ステロイド療法の安全性の確立に関する研究
わが国の高血圧症における原発性アルドステロン症の実態調査研究
糖尿病性腎症発症進展阻止のための家庭血圧管理指針の確立

3.内分泌・代謝

(1) 国立病院・療養所共同臨床研究
糖尿病足病変における治療指針及びクリニカルパスの作成
国立病院・療養所における生活習慣病の基盤である肥満症診察の標準化 等の研究

(2) 財団法人循環器病研究進行財団指定研究
虚血性心疾患における心電図同期SPECT (QGS)検査に関する国内臨床データベース作成のための調査研究-2  2型糖尿病患者における無症候性心筋虚血の評価(J-ACCESS II)

(3) EBM研究
APPROACH-Jプラバスタチンの一次予防症例の高リスク群における脂質のコントロールと心血管系疾患発症頻度の関係

4.成育医療

a. 小児科
小児科では、臨床症例を中心に下記のような研究を進めています。
1) 免疫抑制剤(ミゾリビン、シクロスポリン)の小児における薬物動態の解明と血中濃度を指標とした適正使用に関する研究。
2) 小児期ネフローゼ症候群におけるT細胞受容体抗原の多様性からの予後予測。
3) 膀胱尿管逆流現象の早期診断法の確立に向けた臨床研究。
4) 尿中ヘムオキシゲナーゼー1測定からの腎病変の予測。
5) 難治性川崎病におけるインフリキシマブの適正使用の検討。

b. 産婦人科
産婦人科では、成育医療領域の下記の研究テーマを進めています。

1) 母乳育児の推進
当院では、産科医師と助産師が協力して母乳育児の推進に取り組んでいます。
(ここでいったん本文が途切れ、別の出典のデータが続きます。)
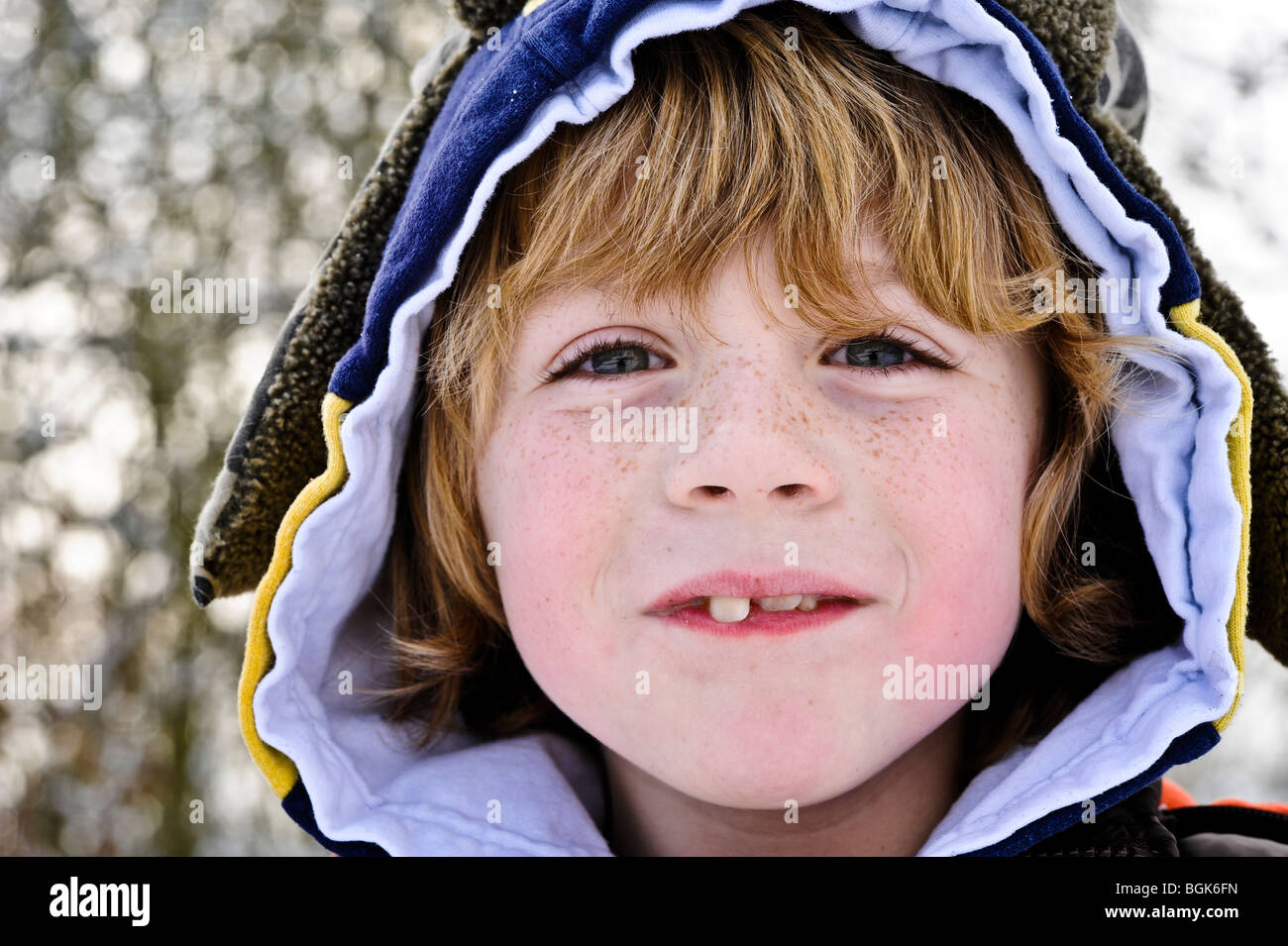 Close up of boy with hood - Stock Image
WHOとユニセフが推奨する『母乳育児成功のための10ヵ条』を実践し、赤ちゃんにやさしい病院(Baby Friendly Hospital : BFH)の申請に際して当院に必要な条件の検討を進めています。

2) 妊娠と薬情報センターの相談業務
妊娠・授乳中に投薬が必要な方は数多くいますが、妊娠と薬の問題は臨床試験が困難であるためこれまで多くの点が不明なままでした。国立成育医療センターの『妊娠と薬情報センター』ではこの問題に取り組むべく2005年より相談業務を開始していますが、この全国展開を受けて当院でも2008年7月より相談業務を開始する予定です。

3) 未熟児の予後調査
新生児治療室を有する当院では、地域の病院からの母体・新生児搬送を受けてやむを得ず未熟児での出産となってしまった症例の蓄積があります。未熟児の身体・精神的予後の調査を今後とも進めると同時に、その予防法の検討も行っています。